Reflexões sobre o bolsonarismo
Bolsonarismo é adoração cega por um mito que promete o novo mundo, o paraíso na terra. É histeria coletiva (ou delírio coletivo) decorrente de hipnose coletiva. É passividade diante da conjuntura histórica. É, mais facilmente, e na prática, irresponsabilidade política
Venho insistentemente tentando compreender o fenômeno do bolsonarismo que se exasperou neste ano eleitoral e que penetrou nas mais variadas camadas socioeconômicas do Brasil. É deveras reducionista responder a esse movimento como simples antítese à generalizada corrupção desencadeada pelo PT nos governos Lula e Dilma. Por essa razão, ou seja, por não aceitar resposta óbvia e incompleta, procurando então uma conclusão mais elaborada, pesquisei noutros argumentos: na teoria política, na história, na sociologia, na psicologia comportamental e na psicanálise. Esse texto é, portanto, um exercício pessoal de reflexão sobre o bolsonarismo, que ao público aqui compartilho. Apenas exercito, muito respeitosamente, o meu direito constitucional de opinião.
Gostaria de pontuar algum marco temporal para esse fenômeno. Arrisco dizer que o afastamento da Presidenta Dilma, em agosto de 2016, ainda não configura essa referência de tempo. Naquele período, Bolsonaro era deputado federal de menor atuação no movimento do impeachment. Recordemos que o afastamento foi processado pelo Congresso Nacional em duas votações (Câmara dos Deputados e Senado Federal), a partir de denúncia encaminhada à mesa da Câmara (por Hélio Bicudo, Miguel Reale Júnior e Janaina Paschoal) e movimentado por Eduardo Cunha, então Presidente daquela Casa. O Supremo Tribunal Federal foi acionado diversas vezes, por todos os lados, e manteve o processo, dando-lhe rito competente. Instigadas pela FIESP e seu pato amarelo, as ruas foram tomadas pela classe média, verdadeiro sustentáculo da economia nacional. Ao fim e ao cabo, Dilma teve o mandato cassado pelo Senado. Michel Temer assumiria a Presidência da República. No rito de afastamento, de dezembro de 2015 a agosto de 2016, Bolsonaro apenas discursou e votou na Câmara, como os demais deputados favoráveis ao impeachment. Nada mais.

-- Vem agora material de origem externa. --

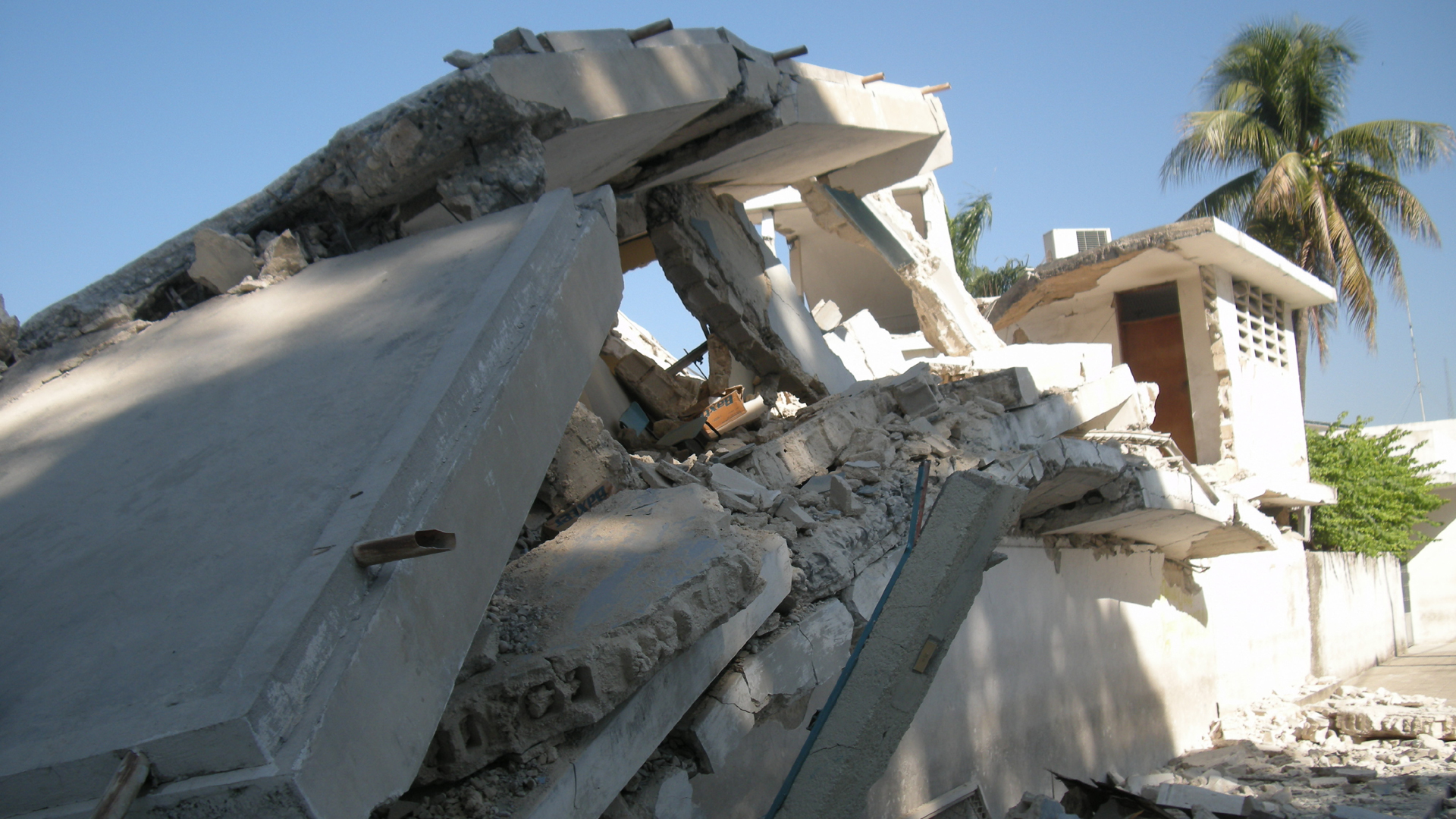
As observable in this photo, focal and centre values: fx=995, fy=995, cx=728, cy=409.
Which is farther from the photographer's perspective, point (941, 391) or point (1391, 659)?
point (1391, 659)

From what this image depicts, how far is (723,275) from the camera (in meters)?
7.29

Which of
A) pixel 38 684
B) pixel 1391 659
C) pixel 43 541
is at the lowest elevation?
pixel 1391 659

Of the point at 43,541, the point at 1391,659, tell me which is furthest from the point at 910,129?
the point at 1391,659

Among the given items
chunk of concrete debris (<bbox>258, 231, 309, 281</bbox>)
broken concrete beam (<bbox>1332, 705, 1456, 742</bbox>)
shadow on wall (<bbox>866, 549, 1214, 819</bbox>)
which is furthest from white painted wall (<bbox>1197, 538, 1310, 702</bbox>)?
chunk of concrete debris (<bbox>258, 231, 309, 281</bbox>)

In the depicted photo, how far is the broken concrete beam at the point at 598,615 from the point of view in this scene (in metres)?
2.48

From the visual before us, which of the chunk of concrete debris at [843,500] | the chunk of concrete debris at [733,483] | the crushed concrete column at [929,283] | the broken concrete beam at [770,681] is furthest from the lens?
the crushed concrete column at [929,283]

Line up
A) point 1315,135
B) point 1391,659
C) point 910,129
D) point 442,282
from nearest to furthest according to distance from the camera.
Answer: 1. point 442,282
2. point 910,129
3. point 1391,659
4. point 1315,135

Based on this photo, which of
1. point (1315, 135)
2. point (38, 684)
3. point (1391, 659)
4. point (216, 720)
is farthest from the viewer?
point (1315, 135)

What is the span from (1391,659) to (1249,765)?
9.62 m

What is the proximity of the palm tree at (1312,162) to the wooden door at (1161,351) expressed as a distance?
5.23 metres

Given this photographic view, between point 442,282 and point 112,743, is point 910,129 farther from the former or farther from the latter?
point 112,743

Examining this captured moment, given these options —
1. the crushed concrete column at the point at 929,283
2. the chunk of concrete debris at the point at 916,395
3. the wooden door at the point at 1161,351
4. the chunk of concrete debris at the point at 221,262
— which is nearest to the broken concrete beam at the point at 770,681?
the chunk of concrete debris at the point at 916,395

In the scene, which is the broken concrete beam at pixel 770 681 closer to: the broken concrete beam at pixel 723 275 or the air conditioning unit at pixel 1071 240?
the broken concrete beam at pixel 723 275

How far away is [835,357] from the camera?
854 cm
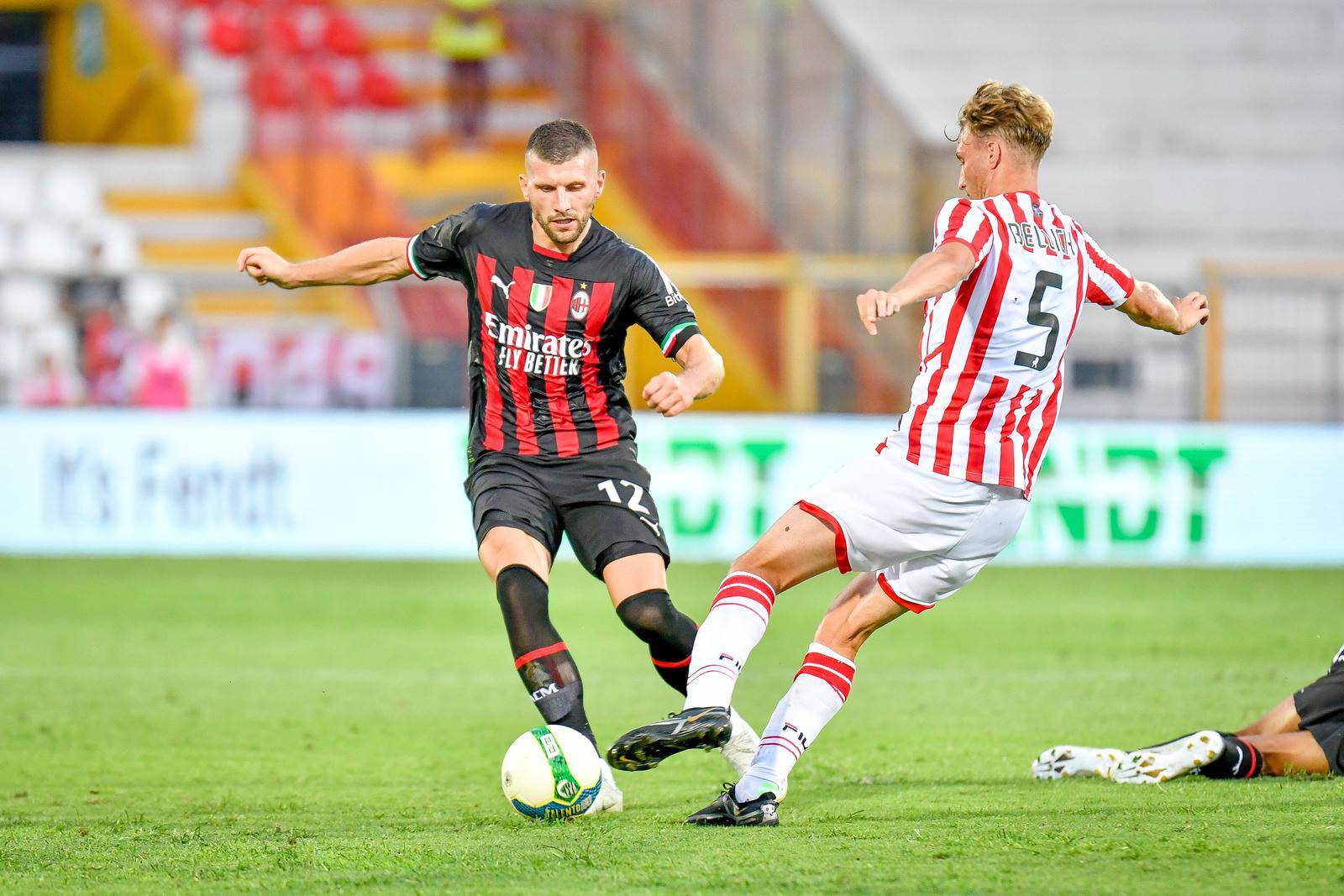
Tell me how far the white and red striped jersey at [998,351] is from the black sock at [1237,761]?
1.03 m

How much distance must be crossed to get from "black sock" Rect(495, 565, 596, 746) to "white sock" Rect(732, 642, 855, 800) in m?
0.52

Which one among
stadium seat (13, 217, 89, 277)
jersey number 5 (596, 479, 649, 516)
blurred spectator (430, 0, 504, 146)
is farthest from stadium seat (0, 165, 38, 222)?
jersey number 5 (596, 479, 649, 516)

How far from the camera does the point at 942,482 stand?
476cm

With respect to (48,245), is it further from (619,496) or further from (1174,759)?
(1174,759)

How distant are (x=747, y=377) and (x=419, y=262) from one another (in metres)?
10.2

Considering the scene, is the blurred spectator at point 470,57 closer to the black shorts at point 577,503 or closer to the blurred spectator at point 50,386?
the blurred spectator at point 50,386

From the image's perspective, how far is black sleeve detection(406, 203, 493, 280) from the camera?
532cm

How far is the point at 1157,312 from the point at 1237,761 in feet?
4.41

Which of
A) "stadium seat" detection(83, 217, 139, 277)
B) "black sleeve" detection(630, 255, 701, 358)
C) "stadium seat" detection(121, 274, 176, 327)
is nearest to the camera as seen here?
"black sleeve" detection(630, 255, 701, 358)

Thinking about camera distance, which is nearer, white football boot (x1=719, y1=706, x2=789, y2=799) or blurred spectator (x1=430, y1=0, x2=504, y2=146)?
white football boot (x1=719, y1=706, x2=789, y2=799)

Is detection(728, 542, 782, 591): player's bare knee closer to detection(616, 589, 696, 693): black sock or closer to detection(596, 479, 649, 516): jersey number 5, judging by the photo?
detection(616, 589, 696, 693): black sock

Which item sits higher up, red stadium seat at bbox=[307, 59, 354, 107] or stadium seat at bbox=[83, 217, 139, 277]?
red stadium seat at bbox=[307, 59, 354, 107]

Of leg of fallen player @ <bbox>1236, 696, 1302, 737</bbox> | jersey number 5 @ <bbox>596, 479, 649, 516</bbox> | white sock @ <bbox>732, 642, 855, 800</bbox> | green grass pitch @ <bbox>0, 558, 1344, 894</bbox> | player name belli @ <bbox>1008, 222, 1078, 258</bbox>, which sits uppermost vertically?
player name belli @ <bbox>1008, 222, 1078, 258</bbox>

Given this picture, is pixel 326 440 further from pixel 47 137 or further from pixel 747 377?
pixel 47 137
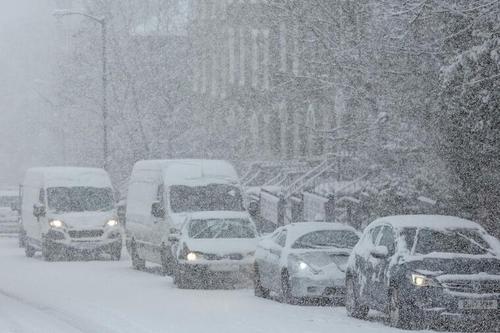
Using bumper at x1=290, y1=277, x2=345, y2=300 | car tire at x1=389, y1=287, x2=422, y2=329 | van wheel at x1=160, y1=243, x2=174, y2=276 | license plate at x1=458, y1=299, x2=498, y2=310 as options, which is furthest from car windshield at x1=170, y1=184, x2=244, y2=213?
license plate at x1=458, y1=299, x2=498, y2=310

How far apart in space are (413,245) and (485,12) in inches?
195

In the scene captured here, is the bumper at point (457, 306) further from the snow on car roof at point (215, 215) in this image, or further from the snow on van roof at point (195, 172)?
the snow on van roof at point (195, 172)

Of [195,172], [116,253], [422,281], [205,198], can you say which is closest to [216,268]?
[205,198]

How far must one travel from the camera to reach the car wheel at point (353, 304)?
20.9m

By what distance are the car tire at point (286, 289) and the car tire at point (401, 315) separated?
4733mm

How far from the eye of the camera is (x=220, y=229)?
94.3 feet

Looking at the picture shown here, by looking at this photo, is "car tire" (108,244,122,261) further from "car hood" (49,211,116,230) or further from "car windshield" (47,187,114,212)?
"car windshield" (47,187,114,212)

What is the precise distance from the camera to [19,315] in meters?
20.6

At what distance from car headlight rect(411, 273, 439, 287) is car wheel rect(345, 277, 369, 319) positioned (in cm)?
210

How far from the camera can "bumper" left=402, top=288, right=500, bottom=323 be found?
18.5 m

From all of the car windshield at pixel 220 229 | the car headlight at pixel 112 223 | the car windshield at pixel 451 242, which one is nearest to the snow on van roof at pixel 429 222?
the car windshield at pixel 451 242

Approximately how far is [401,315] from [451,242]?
1648mm

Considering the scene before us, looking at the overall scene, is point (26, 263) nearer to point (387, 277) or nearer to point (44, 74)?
point (387, 277)

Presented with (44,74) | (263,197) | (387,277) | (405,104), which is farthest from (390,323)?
(44,74)
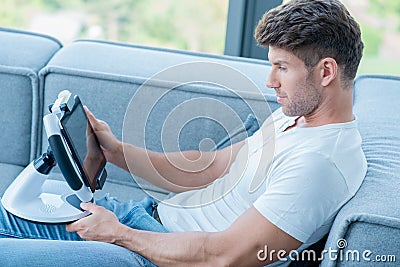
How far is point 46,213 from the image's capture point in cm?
159

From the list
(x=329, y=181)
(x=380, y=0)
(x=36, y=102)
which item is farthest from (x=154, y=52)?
(x=380, y=0)

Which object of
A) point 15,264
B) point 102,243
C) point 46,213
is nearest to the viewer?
point 15,264

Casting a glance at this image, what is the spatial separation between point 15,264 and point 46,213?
245 millimetres

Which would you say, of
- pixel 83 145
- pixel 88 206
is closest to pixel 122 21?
pixel 83 145

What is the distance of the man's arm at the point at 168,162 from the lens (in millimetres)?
1828

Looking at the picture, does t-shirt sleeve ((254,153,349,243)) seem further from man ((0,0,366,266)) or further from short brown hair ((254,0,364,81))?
short brown hair ((254,0,364,81))

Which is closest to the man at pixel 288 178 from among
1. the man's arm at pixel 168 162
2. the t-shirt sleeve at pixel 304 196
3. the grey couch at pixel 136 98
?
the t-shirt sleeve at pixel 304 196

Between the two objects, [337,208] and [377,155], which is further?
[377,155]

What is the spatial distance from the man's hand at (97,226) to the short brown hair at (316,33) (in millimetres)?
534

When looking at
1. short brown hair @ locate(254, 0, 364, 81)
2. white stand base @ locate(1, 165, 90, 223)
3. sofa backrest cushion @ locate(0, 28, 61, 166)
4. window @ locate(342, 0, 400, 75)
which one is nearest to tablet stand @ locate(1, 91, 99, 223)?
white stand base @ locate(1, 165, 90, 223)

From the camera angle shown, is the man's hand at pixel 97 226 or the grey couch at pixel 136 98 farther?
the grey couch at pixel 136 98

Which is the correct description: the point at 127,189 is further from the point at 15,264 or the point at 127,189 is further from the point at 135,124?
the point at 15,264

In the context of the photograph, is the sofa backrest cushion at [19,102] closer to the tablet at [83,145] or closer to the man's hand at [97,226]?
the tablet at [83,145]

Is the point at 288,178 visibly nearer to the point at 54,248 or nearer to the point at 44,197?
the point at 54,248
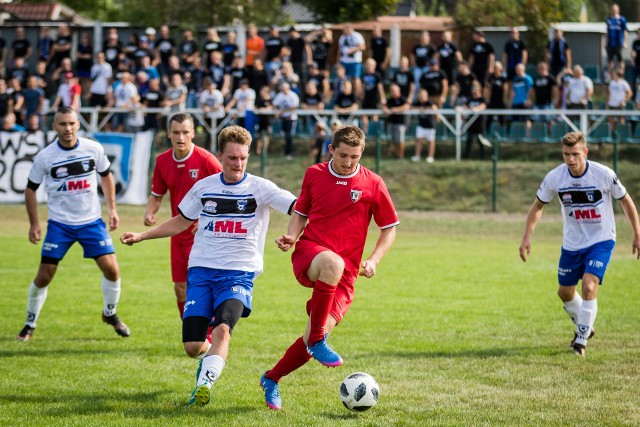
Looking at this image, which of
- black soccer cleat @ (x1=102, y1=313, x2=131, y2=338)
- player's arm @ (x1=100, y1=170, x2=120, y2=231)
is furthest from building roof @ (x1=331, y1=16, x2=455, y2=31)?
black soccer cleat @ (x1=102, y1=313, x2=131, y2=338)

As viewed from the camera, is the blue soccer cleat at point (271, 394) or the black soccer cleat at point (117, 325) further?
the black soccer cleat at point (117, 325)

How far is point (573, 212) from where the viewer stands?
9891 mm

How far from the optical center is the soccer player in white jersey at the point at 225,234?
24.3 feet

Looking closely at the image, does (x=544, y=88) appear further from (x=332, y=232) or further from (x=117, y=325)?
(x=332, y=232)

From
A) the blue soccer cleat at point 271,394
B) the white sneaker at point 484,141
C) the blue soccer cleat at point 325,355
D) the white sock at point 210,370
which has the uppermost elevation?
the blue soccer cleat at point 325,355

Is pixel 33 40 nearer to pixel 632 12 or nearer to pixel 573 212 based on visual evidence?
pixel 573 212

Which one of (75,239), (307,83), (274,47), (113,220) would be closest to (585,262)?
(113,220)

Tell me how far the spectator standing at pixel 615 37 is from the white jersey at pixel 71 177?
64.2 ft

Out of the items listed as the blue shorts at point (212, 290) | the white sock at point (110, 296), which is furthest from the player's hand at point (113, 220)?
the blue shorts at point (212, 290)

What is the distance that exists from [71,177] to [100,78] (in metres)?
17.6

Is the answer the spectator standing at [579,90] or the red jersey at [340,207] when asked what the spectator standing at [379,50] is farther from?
the red jersey at [340,207]

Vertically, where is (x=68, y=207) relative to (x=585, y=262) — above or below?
above

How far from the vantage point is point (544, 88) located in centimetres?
2502

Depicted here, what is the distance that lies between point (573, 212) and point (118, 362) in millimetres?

Nessa mesma época a operação Lava-Jato assumia relevante papel na estrutura política brasileira. Há dois anos de sua primeira fase, deflagrada em março de 2014 com as primeiras dentre centenas de prisões e apreensões, atingia uma espécie de clímax com as delações premiadas de altos executivos das maiores empreiteiras do país, capazes de alcançar especialmente o ex-Presidente Lula – e que culminou com sua notória prisão executória (sem que, no entanto, a ação penal tivesse transitado em julgado).
Como antes dito, afastada a Presidenta, tomou posse o até então vice-Presidente Michel Temer, cujo governo – que agora chega ao fim com o menor índice de popularidade da história do Brasil e com pouquíssimos avanços senão a verdadeiros retrocessos históricos, mormente no campo das garantias fundamentais e sociais – contribuiu para a formação dessa mentalidade de que tratarei adiante.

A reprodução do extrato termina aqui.